--- Text passage ---
New York Post

Bucolic Brit town on edge

Russian toxin, Round 2

- By GREGORY KATZ AP

In a normally pleasant English town of 10,000 residents a stone’s throw from Stonehenge, the new reality is sinking in: Novichok, again.

Four months had passed in Salisbury since a nerve-agent attack on former Russian spy Sergei Skripal and his daughter, Yulia. No longer were forensics experts in hazmat suits combing the area for an invisible toxin developed by the Soviets during the Cold War.

Eager tourists, drawn by a spell of glorious summer weather, were back at Stonehenge, and England’s World Cup team was surging, buoying spirits. Then a local couple with no obvious connection to Russia or to espionage fell desperatel­y ill and the government said Novichok was to blame.

Some are embracing the “keep calm and carry on” ethos that helped England through two world wars, but others were frightened by the seemingly random poisoning of two innocents who now lie critically ill in a hospital.

“It’s shocking, and it’s scary,” said Elaine Read, a worker at The Kings Arms pub who used to occasional­ly socialize over pints with Dawn Sturgess, one of the victims. “Nobody expected it to happen again. Everyone was saying it was Russia, but now it’s just two . . . local people. They’re just like us.”
--- Study material ---
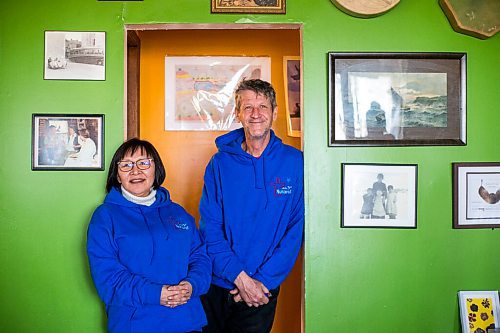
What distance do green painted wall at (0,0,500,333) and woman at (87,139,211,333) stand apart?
1.04 feet

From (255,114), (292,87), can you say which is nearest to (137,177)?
(255,114)

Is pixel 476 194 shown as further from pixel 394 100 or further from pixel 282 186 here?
pixel 282 186

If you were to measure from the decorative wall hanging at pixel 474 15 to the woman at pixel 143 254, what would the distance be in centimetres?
168

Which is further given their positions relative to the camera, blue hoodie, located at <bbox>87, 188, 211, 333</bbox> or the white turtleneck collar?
the white turtleneck collar

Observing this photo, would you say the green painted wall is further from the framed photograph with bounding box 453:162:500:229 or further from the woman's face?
the woman's face

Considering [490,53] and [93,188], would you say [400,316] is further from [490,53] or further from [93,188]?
[93,188]

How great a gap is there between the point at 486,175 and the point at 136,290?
187 cm

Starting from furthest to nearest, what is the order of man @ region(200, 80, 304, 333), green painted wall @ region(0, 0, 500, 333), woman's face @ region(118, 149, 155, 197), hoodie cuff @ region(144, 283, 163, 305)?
green painted wall @ region(0, 0, 500, 333), man @ region(200, 80, 304, 333), woman's face @ region(118, 149, 155, 197), hoodie cuff @ region(144, 283, 163, 305)

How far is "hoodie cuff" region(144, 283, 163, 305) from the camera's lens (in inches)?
93.5

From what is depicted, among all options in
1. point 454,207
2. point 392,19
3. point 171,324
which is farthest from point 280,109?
point 171,324

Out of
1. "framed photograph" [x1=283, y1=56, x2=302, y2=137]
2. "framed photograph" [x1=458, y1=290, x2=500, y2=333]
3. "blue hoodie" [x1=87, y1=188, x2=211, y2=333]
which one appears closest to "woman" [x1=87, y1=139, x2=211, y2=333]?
"blue hoodie" [x1=87, y1=188, x2=211, y2=333]

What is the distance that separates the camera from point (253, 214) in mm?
2709

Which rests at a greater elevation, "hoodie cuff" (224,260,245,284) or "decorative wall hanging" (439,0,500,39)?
"decorative wall hanging" (439,0,500,39)

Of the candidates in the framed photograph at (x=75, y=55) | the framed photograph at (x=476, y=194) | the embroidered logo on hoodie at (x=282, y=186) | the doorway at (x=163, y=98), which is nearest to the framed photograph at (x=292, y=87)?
the doorway at (x=163, y=98)
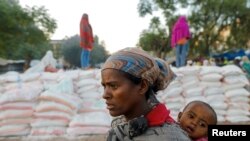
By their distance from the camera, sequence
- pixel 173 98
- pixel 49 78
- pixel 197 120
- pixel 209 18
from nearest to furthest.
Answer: pixel 197 120 < pixel 49 78 < pixel 173 98 < pixel 209 18

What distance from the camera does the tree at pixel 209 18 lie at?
82.5 ft

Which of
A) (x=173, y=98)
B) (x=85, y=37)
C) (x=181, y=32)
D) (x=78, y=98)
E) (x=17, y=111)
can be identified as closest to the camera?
(x=17, y=111)

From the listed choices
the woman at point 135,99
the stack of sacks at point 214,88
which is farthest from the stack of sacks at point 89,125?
the woman at point 135,99

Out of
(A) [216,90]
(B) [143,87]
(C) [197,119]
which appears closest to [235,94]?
(A) [216,90]

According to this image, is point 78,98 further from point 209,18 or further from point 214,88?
point 209,18

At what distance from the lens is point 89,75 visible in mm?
5996

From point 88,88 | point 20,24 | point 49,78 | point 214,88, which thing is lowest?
point 214,88

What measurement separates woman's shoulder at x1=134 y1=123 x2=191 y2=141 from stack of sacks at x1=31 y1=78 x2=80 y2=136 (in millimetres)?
4147

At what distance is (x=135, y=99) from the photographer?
4.20 feet

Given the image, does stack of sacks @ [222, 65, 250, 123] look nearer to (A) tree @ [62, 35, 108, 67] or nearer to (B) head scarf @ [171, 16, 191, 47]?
(B) head scarf @ [171, 16, 191, 47]

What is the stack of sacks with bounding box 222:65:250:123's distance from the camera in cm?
624

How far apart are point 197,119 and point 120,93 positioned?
595 millimetres

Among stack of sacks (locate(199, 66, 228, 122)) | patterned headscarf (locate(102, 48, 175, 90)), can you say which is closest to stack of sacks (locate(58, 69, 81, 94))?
stack of sacks (locate(199, 66, 228, 122))

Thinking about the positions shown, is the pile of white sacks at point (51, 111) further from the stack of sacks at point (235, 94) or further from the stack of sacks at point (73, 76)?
the stack of sacks at point (235, 94)
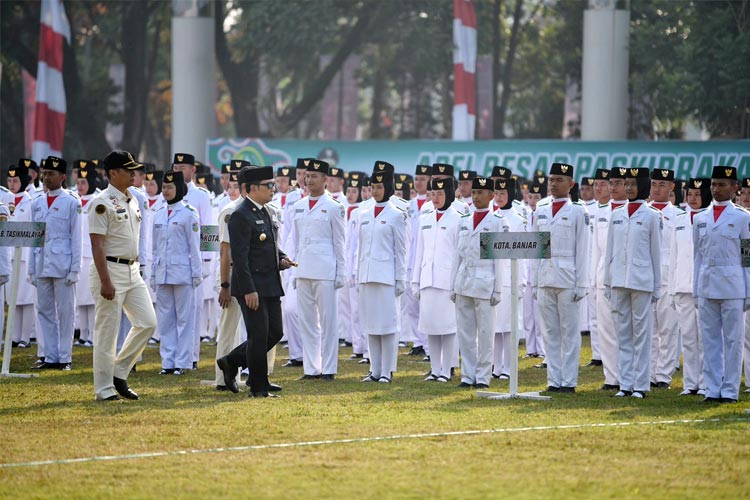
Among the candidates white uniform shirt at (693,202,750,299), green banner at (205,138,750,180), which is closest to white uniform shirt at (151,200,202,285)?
white uniform shirt at (693,202,750,299)

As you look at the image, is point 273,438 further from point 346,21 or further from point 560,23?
point 560,23

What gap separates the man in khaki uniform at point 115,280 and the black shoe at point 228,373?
90cm

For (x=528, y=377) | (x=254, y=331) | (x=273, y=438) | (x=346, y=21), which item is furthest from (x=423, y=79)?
(x=273, y=438)

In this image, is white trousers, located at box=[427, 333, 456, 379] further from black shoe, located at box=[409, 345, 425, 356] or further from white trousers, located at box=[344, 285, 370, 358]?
black shoe, located at box=[409, 345, 425, 356]

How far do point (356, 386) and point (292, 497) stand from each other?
566 centimetres

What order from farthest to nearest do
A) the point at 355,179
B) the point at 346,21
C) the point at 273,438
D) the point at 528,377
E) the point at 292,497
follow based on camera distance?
1. the point at 346,21
2. the point at 355,179
3. the point at 528,377
4. the point at 273,438
5. the point at 292,497

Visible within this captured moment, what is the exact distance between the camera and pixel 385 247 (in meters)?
13.9

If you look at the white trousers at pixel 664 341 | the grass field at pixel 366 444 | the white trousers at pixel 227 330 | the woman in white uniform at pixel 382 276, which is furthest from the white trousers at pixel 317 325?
the white trousers at pixel 664 341

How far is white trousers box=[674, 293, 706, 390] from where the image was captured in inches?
519

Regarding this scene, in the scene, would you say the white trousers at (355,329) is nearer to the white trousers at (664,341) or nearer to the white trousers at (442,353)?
the white trousers at (442,353)

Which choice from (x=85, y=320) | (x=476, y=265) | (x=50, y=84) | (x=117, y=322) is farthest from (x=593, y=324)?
(x=50, y=84)

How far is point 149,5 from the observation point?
38.4 metres

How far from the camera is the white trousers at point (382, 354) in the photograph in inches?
543

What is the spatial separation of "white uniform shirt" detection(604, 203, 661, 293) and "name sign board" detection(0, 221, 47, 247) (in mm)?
5872
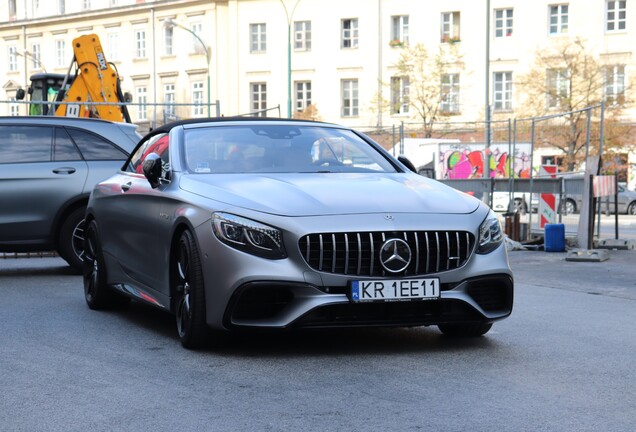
---
### Work order A:
Answer these about the Salisbury article:
(i) How many residents does the town have?
(ii) How many months had passed since the attack on Sergei Skripal and his daughter?
(iii) Where does Elaine Read work?
### Work order B:
Please write out the Salisbury article starting with "In a normally" and going on through "in a hospital.", but replace "Stonehenge" with "the ancient stone circle".
You won't need the data for this.

### Exercise result A:
(i) 10,000
(ii) Four
(iii) The Kings Arms pub

### Exercise result B:
In a normally pleasant English town of 10,000 residents a stone’s throw from the ancient stone circle, the new reality is sinking in: Novichok, again.

Four months had passed in Salisbury since a nerve-agent attack on former Russian spy Sergei Skripal and his daughter, Yulia. No longer were forensics experts in hazmat suits combing the area for an invisible toxin developed by the Soviets during the Cold War.

Eager tourists, drawn by a spell of glorious summer weather, were back at the ancient stone circle, and England’s World Cup team was surging, buoying spirits. Then a local couple with no obvious connection to Russia or to espionage fell desperatel­y ill and the government said Novichok was to blame.

Some are embracing the “keep calm and carry on” ethos that helped England through two world wars, but others were frightened by the seemingly random poisoning of two innocents who now lie critically ill in a hospital.